▶ [LIST OF TASKS]
1. Can you write out the PubMed coverage page word for word, from "Documentation / Literature" to "database is maintained."?
2. Which MeSH descriptors make up the curated set of genetics-relevant terms on the PubMed coverage page?

▶ [EXTRACTED TEXT]
+ + + + +

Documentation / Literature Evidence / PubMed Coverage
PubMed Coverage
The literature database is derived from the complete NCBI PubMed corpus, filtered to retain only genetics-relevant publications. This page describes what is included, what is excluded, and how the database is maintained.
Source
Genetics Relevance Filter
Articles must have at least one MeSH descriptor from the following curated set of genetics-relevant terms:
Mutation
Polymorphism, Single Nucleotide
Genetic Variation
Sequence Analysis, DNA
Exome Sequencing
Whole Genome Sequencing
Genome-Wide Association Study
Pharmacogenetics
MeSH descriptors are assigned by NLM (National Library of Medicine) indexers and represent curated, high-confidence topic annotations. This is the most reliable signal for genetics relevance.

+ + + + +

▶ [STUDY MATERIAL]
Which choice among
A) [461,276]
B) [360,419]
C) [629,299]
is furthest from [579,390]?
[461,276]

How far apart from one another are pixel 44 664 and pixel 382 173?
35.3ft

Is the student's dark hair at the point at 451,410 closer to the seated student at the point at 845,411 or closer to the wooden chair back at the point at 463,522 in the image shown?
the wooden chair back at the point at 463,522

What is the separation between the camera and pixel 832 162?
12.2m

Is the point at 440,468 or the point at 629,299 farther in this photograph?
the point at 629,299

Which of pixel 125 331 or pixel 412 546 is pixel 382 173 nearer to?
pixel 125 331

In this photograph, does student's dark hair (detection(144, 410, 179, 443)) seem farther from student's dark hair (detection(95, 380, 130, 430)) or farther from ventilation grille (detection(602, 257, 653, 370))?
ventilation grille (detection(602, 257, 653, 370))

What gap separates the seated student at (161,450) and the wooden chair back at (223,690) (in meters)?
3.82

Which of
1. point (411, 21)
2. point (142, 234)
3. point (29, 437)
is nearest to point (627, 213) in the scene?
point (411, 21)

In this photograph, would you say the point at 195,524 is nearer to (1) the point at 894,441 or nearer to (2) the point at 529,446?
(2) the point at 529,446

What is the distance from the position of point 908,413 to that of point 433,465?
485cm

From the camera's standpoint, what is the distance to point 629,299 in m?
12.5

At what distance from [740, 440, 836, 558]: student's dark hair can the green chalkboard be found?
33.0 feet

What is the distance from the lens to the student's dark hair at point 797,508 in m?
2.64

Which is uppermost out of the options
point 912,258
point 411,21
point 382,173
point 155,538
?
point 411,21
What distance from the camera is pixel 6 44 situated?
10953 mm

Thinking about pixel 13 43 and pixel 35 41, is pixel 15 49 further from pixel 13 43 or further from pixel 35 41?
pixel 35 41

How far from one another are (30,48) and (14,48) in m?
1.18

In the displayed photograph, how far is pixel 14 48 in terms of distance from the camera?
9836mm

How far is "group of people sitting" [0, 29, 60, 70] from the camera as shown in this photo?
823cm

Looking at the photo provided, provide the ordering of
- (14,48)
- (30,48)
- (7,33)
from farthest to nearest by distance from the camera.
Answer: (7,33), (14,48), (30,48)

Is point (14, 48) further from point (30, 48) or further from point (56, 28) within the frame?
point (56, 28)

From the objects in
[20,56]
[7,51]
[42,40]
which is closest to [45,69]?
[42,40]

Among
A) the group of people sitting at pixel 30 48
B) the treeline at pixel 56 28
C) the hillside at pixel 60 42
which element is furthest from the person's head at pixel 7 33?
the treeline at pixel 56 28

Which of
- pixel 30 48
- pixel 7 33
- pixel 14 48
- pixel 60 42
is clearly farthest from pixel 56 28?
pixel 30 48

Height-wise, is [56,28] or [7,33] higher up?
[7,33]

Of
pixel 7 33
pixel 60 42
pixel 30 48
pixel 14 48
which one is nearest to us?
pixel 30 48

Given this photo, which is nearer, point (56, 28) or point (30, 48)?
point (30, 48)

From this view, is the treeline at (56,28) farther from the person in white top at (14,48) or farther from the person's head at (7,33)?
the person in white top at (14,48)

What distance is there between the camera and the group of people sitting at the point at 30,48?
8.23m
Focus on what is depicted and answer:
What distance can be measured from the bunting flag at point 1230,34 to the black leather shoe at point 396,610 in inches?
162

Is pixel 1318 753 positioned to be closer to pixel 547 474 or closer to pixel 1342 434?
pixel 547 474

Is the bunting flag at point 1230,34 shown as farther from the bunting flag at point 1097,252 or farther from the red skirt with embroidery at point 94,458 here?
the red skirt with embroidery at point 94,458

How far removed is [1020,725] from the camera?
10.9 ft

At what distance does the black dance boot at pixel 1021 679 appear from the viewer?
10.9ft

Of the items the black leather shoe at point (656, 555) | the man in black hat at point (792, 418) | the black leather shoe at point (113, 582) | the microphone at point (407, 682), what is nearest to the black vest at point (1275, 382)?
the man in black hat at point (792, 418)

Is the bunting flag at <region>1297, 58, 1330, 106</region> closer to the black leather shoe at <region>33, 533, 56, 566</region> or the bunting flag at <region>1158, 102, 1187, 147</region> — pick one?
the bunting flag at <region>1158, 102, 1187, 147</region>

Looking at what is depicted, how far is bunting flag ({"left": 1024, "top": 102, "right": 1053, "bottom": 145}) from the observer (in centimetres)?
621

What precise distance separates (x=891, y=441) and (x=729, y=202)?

+ + + + +

▶ [EXERCISE ANSWERS]
1.
Documentation / Literature Evidence / PubMed Coverage
PubMed Coverage
The literature database is derived from the complete NCBI PubMed corpus, filtered to retain only genetics-relevant publications. This page describes what is included, what is excluded, and how the database is maintained.

2.
- Mutation
- Polymorphism, Single Nucleotide
- Genetic Variation
- Sequence Analysis, DNA
- Exome Sequencing
- Whole Genome Sequencing
- Genome-Wide Association Study
- Pharmacogenetics